+++ INPUT
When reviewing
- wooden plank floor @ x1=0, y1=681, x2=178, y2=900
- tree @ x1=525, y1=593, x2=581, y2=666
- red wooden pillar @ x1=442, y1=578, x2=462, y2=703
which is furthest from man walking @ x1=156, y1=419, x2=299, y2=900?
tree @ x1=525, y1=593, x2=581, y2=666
++++++
+++ INPUT
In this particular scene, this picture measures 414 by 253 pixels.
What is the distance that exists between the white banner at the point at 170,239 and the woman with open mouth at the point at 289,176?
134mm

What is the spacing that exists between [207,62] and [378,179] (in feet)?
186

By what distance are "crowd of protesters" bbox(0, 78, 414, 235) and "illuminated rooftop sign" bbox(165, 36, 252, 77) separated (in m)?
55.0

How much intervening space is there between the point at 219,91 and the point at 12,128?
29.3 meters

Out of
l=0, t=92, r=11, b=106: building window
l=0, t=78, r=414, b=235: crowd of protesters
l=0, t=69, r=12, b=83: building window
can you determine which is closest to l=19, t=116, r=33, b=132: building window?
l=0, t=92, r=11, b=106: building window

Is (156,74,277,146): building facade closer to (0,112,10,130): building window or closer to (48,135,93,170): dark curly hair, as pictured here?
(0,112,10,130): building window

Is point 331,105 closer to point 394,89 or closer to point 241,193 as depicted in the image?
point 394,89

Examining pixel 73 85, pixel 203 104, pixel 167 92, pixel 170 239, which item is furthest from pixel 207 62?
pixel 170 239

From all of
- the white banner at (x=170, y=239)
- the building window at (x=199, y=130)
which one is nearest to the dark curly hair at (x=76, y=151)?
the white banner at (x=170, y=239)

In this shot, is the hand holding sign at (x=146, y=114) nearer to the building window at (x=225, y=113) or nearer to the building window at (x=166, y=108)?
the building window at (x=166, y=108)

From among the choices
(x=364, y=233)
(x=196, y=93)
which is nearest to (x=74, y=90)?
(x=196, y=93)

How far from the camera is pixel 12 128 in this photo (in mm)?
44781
++++++
§ **SET TASK**
Show each line of the data above that contains the string "closer", treating uppercase and lowercase letters as different.

§ **ANSWER FOR THIS EXERCISE**
Is (156,74,277,146): building facade closer to (0,112,10,130): building window or closer to (48,135,93,170): dark curly hair, as pictured here?
Is point 331,105 closer to point 394,89 or closer to point 241,193 as depicted in the image?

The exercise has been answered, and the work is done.